A Spanish sea captain, Don Antonio Barcelo (1717 1797), who gained fame fighting Moorish pirates in the Mediterranean.

II

(AMb 17: dp. 110; l. 84'3" (reg.); b. 2I'17" (reg.); dr. 10'; s. 10 k.; a. 2 3 pdrs., 2 .30 cal. mg.)

Raymonde a diesel powered motorboat built in 1929 at Essex, Mass., by the Storey Shipbuilding Corp. was acquired by the Navy on 14 January 1942 from a Miss Adams, of Gloucester, Mass.; designated a base minesweeper AMb l7; converted for naval service at Quincy, Mass., by the Quincy Dry Dock & Yacht Corp.; and placed in service at the Section Base, Boston, on 18 April 1942.

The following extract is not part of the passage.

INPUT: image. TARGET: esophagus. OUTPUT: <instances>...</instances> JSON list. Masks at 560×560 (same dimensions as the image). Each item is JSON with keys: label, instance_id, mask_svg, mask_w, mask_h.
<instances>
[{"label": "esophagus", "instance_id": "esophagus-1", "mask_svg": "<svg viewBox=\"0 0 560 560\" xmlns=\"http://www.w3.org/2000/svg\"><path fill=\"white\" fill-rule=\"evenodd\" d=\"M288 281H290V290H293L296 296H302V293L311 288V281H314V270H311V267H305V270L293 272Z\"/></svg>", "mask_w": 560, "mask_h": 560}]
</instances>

Assigned initially to the 1st Naval District, she operated in the Boston area through the summer of 1942. On 1 May 1942, she was redesignated a district patrol craft and became YP 375. Late in August, she received orders to duty in the National Capital and arrived at the Washington Navy Yard on 15 September 1942. In October, she made a round trip voyage to New London, Conn., for some unspecified temporary duty at the submarine base. Upon her return to the Potomac, YP 375 took up duty conducting minesweeping tests. That assignment lasted until 24 February 1943 when she sailed for Norfolk. From there, she continued on to Charleston, S.C., where she resumed minesweeping tests that took her as far south as Mayport, Fla. She returned to Norfolk at the end of March 1943. In April, she voyaged north to New York and the New England coast. Late that month, YP 375 sailed south to Port Everglades, Fla. Early in June, she returned to Norfolk where she underwent an availability until the 20th. In July, the motorboat sailed to the Section Base, Cape May, N.J., for about two months of unspecified experimental operations before returning to Norfolk.


On 2 October 1943, YP 375 received orders reassigning her to the 3d Naval District. She operated from Tompkinsville, N.Y., for the remainder of her Navy career, often carrying out special missions and temporary duty at various Atlantic coast locations outside her district. Her duty at those locations consisted of locating and retrieving lost ordnance—primarily mines and torpedoes. On 15 December 1944, she was redesignated IX l99 and, four days later, received the name Barcelo. Following the end of World War II, Barcelo (IX-199) was placed out of service on 23 October 1945, and she was transferred to the Maritime Commission for disposal on 29 March 1946.